## WORK TO BE COMPLETED
Show every line in the entries below where the word "Tanzania" appears.

[EXERCISE MATERIALS]

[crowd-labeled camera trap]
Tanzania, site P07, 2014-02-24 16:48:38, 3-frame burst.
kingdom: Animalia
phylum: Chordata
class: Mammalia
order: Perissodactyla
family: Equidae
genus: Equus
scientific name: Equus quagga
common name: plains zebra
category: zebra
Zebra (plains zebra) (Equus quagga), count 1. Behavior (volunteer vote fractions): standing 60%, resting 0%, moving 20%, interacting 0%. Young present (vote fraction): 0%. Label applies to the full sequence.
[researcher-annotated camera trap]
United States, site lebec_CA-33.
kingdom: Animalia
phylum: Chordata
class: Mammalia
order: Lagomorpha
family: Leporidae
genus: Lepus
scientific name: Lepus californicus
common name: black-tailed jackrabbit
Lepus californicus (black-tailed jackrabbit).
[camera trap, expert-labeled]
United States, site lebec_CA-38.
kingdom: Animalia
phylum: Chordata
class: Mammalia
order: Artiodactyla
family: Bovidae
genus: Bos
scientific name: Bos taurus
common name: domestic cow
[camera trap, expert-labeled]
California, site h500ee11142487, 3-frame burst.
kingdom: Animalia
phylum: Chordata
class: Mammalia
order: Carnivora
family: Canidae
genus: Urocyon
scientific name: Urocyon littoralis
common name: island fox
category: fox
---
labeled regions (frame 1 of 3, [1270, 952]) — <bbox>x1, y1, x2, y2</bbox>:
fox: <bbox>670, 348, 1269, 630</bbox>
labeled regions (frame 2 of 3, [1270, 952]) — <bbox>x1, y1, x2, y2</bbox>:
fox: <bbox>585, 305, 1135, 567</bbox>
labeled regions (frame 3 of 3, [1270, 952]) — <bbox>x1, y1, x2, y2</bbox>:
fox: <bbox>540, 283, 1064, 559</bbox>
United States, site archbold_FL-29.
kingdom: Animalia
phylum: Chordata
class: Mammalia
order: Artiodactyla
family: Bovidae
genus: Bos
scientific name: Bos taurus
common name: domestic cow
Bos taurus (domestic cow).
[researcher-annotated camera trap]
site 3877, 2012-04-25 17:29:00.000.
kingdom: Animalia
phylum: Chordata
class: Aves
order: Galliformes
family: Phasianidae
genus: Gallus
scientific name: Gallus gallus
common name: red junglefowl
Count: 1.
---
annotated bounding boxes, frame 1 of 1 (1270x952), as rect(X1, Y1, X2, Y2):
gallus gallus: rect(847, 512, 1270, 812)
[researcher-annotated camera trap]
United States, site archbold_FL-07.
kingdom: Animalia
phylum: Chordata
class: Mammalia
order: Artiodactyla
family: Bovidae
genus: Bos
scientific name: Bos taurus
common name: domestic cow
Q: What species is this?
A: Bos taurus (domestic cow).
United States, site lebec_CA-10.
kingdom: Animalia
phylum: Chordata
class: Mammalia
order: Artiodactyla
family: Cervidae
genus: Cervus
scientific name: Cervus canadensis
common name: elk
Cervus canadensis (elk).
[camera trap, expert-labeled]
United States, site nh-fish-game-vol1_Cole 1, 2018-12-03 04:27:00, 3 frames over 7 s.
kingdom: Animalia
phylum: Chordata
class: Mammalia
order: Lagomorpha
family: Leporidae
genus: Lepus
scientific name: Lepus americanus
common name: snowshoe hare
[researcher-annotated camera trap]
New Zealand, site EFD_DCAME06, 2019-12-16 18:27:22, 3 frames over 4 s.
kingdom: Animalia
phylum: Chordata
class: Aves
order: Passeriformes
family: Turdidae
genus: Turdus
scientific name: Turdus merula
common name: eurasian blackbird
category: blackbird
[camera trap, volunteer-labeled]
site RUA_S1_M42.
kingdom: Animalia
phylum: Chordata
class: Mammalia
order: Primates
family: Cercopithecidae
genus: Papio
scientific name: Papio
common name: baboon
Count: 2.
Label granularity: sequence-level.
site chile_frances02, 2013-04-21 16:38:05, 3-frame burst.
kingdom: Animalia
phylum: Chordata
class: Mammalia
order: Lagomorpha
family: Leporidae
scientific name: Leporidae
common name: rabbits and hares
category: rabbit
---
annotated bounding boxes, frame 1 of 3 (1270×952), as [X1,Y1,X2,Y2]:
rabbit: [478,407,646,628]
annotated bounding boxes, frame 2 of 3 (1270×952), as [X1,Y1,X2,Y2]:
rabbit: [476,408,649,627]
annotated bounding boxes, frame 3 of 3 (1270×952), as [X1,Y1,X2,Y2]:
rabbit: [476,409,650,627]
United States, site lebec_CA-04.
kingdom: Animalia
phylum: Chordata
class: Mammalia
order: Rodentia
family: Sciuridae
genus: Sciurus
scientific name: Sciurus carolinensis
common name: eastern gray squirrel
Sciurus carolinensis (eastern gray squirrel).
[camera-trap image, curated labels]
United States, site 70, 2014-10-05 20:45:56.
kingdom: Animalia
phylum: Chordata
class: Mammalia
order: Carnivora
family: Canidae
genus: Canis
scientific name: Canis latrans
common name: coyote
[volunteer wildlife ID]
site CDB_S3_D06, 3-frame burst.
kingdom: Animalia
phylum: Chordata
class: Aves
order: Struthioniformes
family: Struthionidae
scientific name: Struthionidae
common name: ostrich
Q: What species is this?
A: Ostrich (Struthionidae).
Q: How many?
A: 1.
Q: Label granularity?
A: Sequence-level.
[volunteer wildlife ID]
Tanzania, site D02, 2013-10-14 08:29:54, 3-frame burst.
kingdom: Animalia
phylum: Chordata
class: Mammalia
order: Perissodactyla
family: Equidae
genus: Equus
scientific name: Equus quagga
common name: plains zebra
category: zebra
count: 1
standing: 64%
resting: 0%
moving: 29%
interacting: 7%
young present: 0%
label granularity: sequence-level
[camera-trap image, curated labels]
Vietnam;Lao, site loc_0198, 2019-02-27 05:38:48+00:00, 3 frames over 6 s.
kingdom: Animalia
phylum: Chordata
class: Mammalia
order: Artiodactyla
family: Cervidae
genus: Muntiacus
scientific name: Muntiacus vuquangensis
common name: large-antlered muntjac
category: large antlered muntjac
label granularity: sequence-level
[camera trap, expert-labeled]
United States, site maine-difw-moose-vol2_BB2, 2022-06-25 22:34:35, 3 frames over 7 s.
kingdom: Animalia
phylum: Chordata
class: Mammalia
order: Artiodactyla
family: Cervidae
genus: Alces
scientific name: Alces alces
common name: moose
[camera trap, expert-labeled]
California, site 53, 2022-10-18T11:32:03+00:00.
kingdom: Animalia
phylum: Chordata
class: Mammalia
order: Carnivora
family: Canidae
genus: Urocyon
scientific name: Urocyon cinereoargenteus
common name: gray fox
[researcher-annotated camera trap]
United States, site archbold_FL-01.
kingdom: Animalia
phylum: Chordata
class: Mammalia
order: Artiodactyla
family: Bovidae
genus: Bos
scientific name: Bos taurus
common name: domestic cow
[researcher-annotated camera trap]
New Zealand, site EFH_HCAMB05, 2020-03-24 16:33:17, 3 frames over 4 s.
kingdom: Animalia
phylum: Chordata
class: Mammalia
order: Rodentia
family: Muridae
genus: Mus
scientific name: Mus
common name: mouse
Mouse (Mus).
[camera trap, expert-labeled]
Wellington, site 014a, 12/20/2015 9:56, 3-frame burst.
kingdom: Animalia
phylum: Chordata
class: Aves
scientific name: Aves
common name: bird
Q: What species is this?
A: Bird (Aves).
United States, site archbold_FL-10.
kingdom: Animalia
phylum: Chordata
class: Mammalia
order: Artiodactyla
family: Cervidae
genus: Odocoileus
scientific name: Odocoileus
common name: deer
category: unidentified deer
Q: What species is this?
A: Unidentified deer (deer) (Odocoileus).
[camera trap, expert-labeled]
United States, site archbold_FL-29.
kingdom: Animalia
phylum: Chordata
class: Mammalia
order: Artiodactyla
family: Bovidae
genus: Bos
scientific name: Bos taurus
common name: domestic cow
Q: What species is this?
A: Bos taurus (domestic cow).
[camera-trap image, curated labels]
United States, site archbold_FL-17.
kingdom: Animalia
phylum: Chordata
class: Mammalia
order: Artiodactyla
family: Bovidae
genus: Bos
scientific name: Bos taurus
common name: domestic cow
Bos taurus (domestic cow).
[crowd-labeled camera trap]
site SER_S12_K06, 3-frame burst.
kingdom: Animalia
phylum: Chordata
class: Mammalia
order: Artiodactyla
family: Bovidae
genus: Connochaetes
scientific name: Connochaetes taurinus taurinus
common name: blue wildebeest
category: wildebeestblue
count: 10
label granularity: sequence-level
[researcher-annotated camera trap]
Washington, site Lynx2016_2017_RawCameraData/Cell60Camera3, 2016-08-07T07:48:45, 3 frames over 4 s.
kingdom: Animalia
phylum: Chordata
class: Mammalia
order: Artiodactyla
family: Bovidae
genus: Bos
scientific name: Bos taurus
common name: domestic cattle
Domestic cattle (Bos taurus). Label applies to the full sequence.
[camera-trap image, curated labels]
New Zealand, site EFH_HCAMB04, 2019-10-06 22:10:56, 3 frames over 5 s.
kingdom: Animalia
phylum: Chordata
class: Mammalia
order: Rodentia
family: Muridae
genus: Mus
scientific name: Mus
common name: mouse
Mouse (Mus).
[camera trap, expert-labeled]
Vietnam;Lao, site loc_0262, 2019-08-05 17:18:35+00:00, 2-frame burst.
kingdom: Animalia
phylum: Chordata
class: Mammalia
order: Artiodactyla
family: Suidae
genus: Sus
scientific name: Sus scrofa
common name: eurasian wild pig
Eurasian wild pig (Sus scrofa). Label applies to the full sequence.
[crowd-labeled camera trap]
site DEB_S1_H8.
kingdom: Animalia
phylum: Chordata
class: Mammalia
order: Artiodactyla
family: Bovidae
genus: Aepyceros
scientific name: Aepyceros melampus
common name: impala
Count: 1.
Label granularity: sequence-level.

[/EXERCISE MATERIALS]

## RESPONSE
Tanzania, site P07, 2014-02-24 16:48:38, 3-frame burst.
Tanzania, site D02, 2013-10-14 08:29:54, 3-frame burst.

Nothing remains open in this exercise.